The word "States" marks the lines to keep; find each one in the data and copy it.

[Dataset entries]
Start of Block

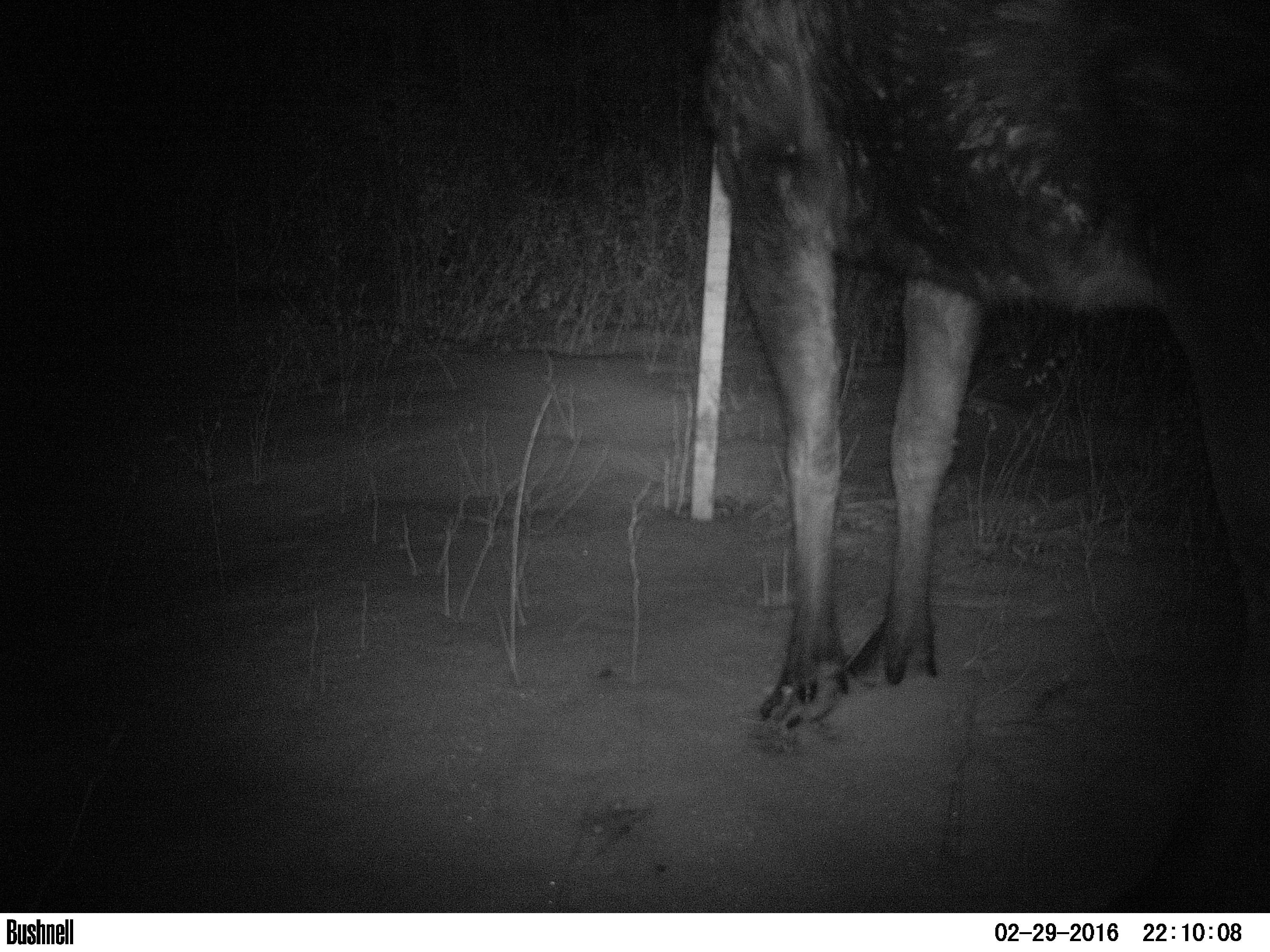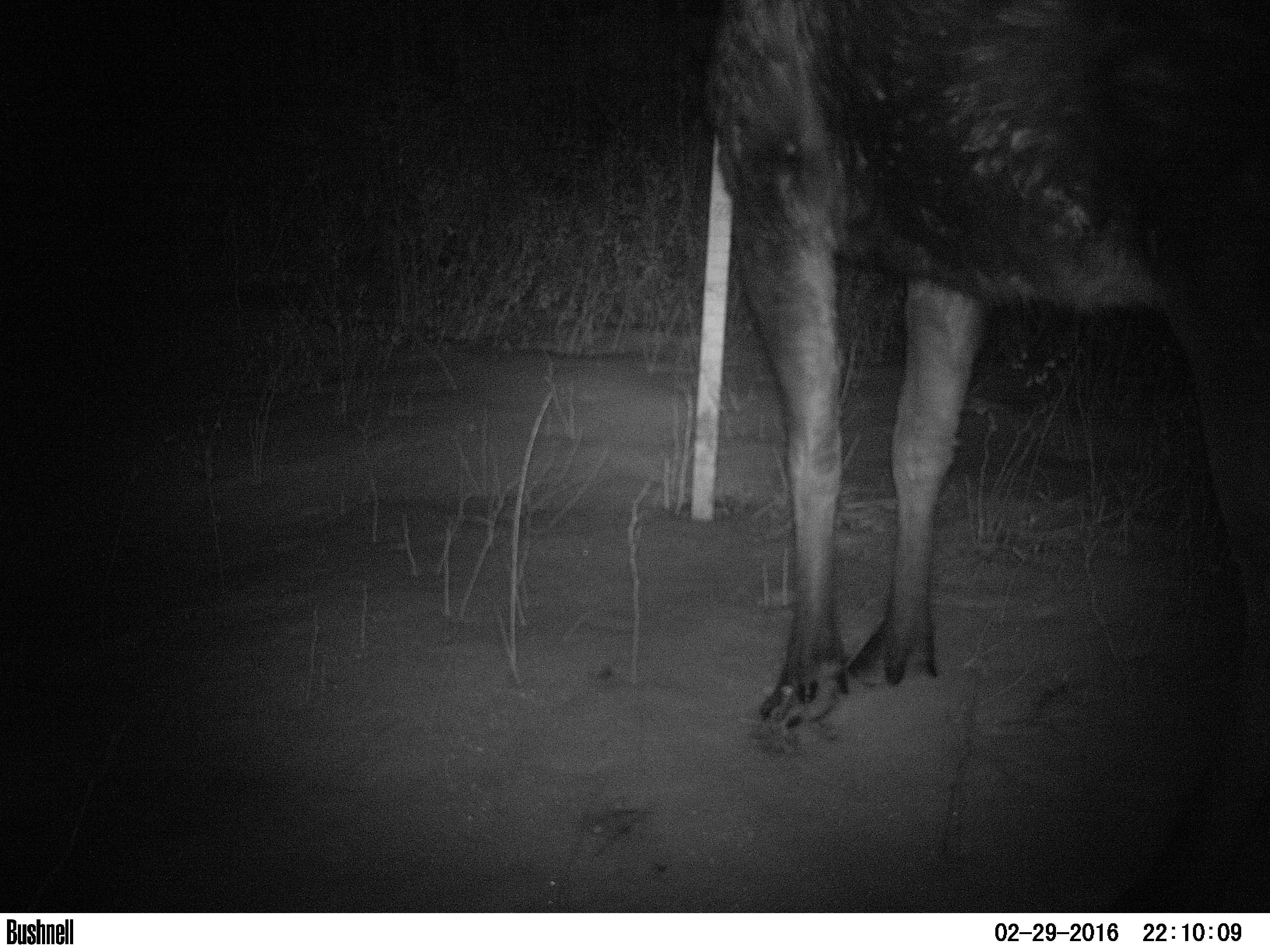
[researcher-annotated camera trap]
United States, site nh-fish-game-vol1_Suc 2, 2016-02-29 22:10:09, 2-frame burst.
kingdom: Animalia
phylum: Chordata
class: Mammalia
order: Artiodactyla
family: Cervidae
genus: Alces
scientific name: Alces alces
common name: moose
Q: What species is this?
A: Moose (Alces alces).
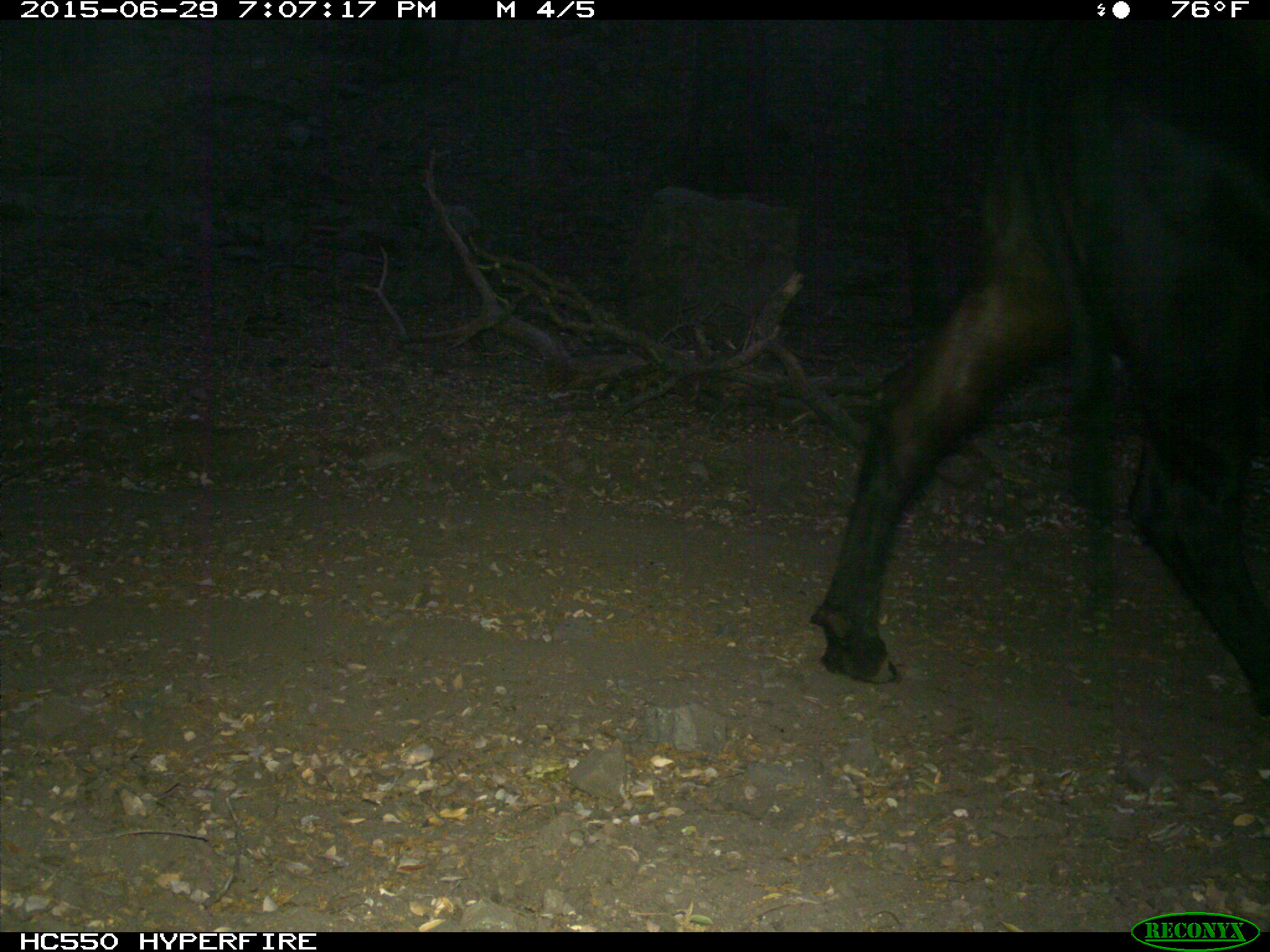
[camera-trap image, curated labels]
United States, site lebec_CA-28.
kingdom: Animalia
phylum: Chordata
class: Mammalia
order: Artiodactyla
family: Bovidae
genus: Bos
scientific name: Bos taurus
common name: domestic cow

End of Block

Task solution →
United States, site nh-fish-game-vol1_Suc 2, 2016-02-29 22:10:09, 2-frame burst.
United States, site lebec_CA-28.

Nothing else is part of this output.